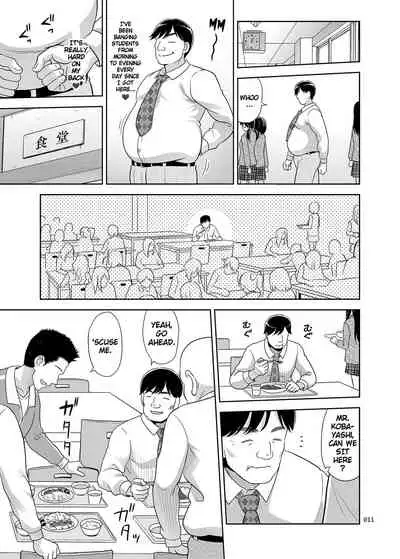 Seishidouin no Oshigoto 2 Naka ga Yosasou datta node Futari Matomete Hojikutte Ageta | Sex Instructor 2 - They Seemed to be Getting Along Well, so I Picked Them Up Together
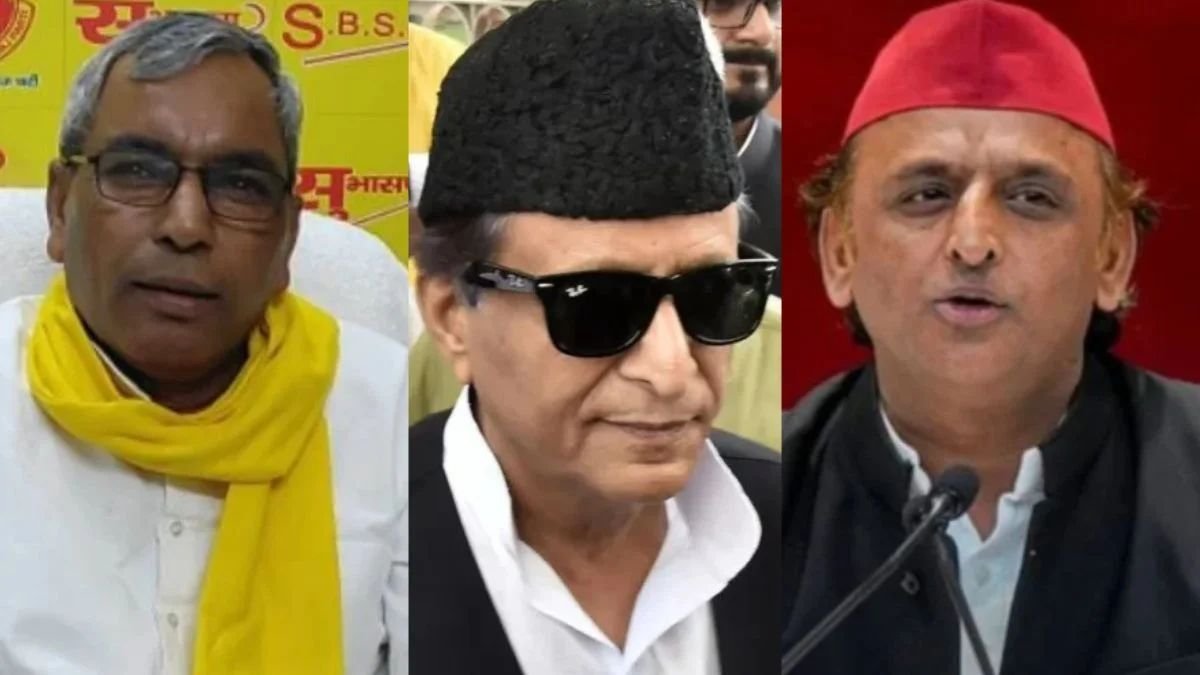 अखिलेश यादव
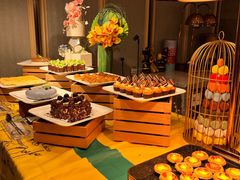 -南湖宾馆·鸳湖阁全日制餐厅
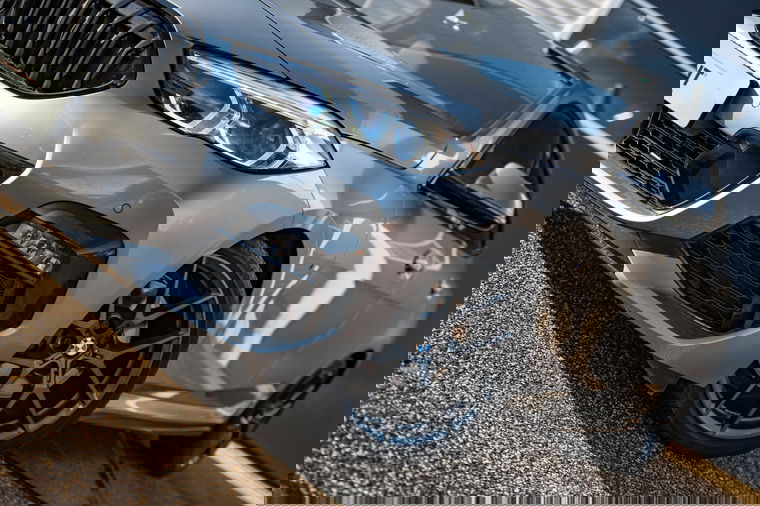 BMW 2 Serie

---

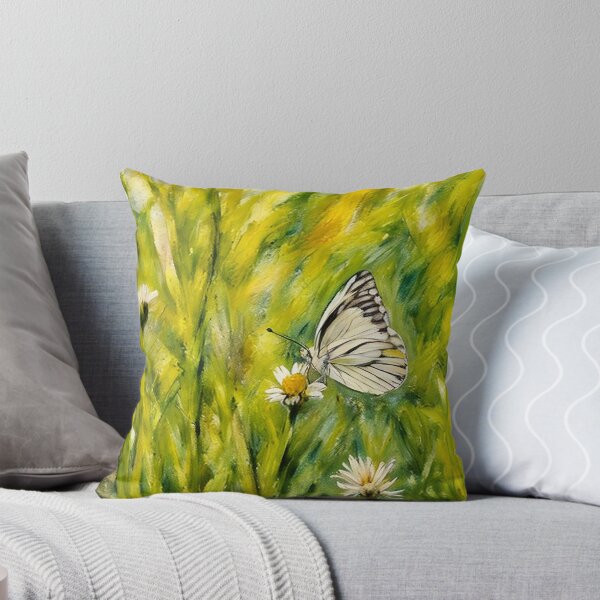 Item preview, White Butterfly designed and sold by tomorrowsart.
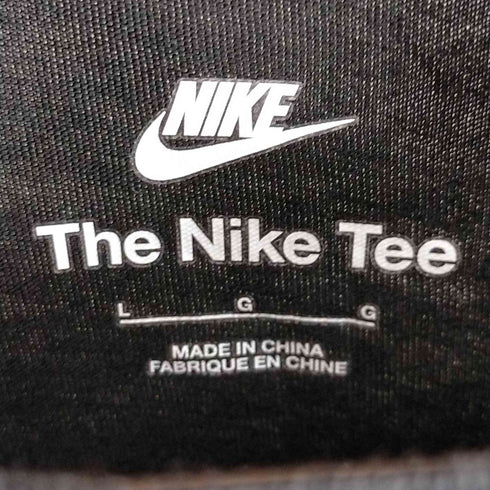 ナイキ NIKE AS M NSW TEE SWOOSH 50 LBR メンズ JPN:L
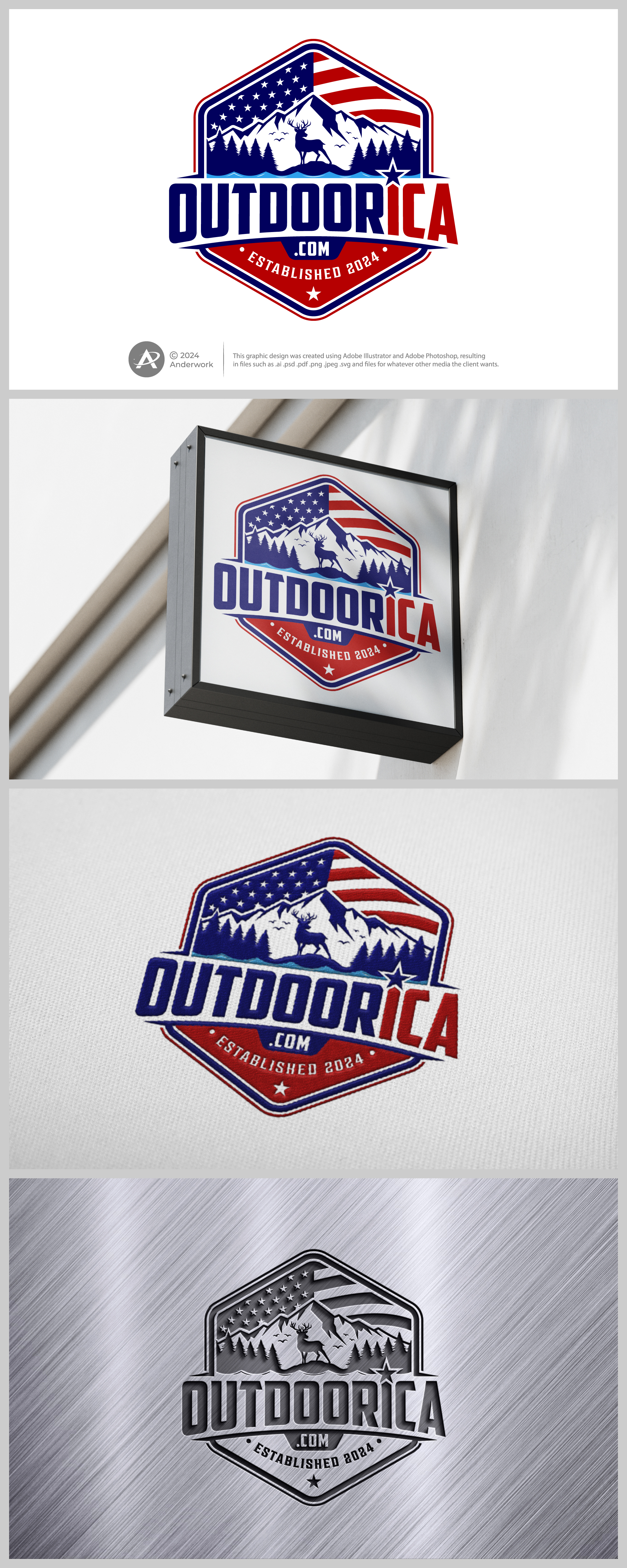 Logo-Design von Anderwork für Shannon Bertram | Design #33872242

---

Pull out the items from the line that contains "Item preview, White" through the line that contains "Logo-Design von Anderwork", keeping every word the same. Leave the pictures out.

 Item preview, White Butterfly designed and sold by tomorrowsart.
 ナイキ NIKE AS M NSW TEE SWOOSH 50 LBR メンズ JPN:L
 Logo-Design von Anderwork für Shannon Bertram | Design #33872242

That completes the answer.